## WORK INSTRUCTIONS
I'd ask you to write out the lines below exactly, with no images.

## Collected data
########################################
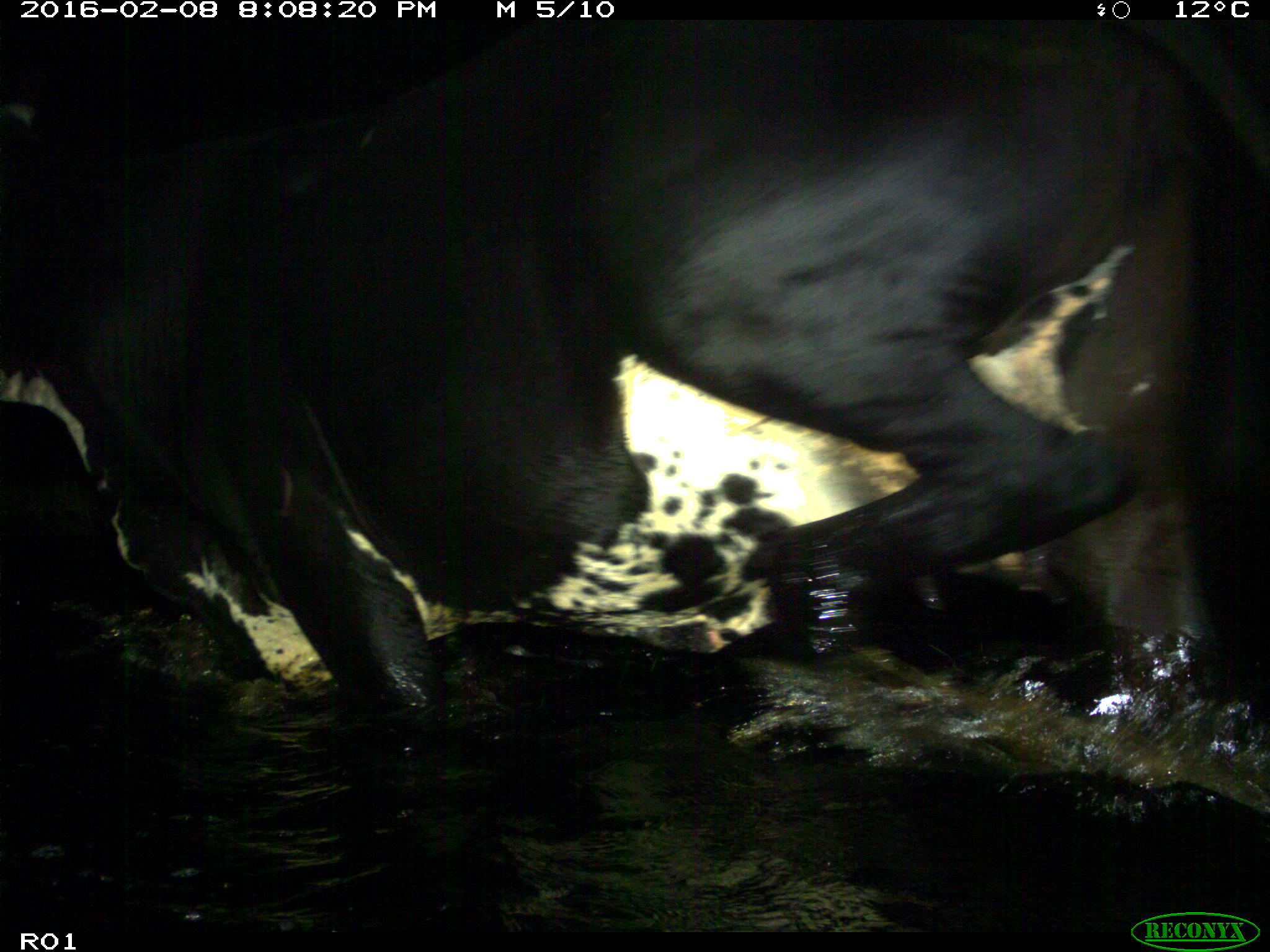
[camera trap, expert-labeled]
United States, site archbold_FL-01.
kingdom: Animalia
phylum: Chordata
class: Mammalia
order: Artiodactyla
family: Bovidae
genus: Bos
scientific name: Bos taurus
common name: domestic cow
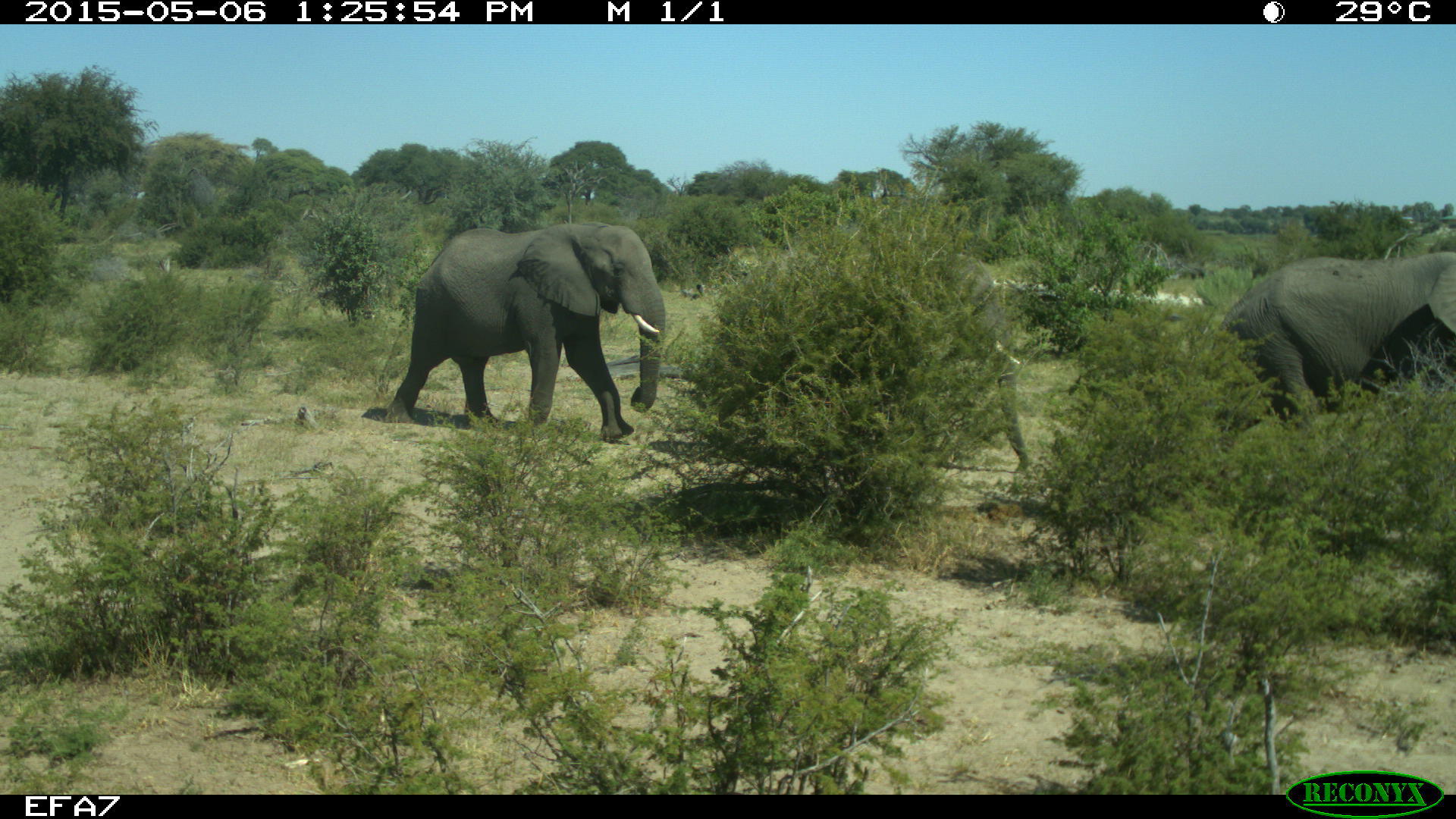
########################################
## ANSWER TO THE EXERCISE
[camera trap, expert-labeled]
United States, site archbold_FL-01.
kingdom: Animalia
phylum: Chordata
class: Mammalia
order: Artiodactyla
family: Bovidae
genus: Bos
scientific name: Bos taurus
common name: domestic cow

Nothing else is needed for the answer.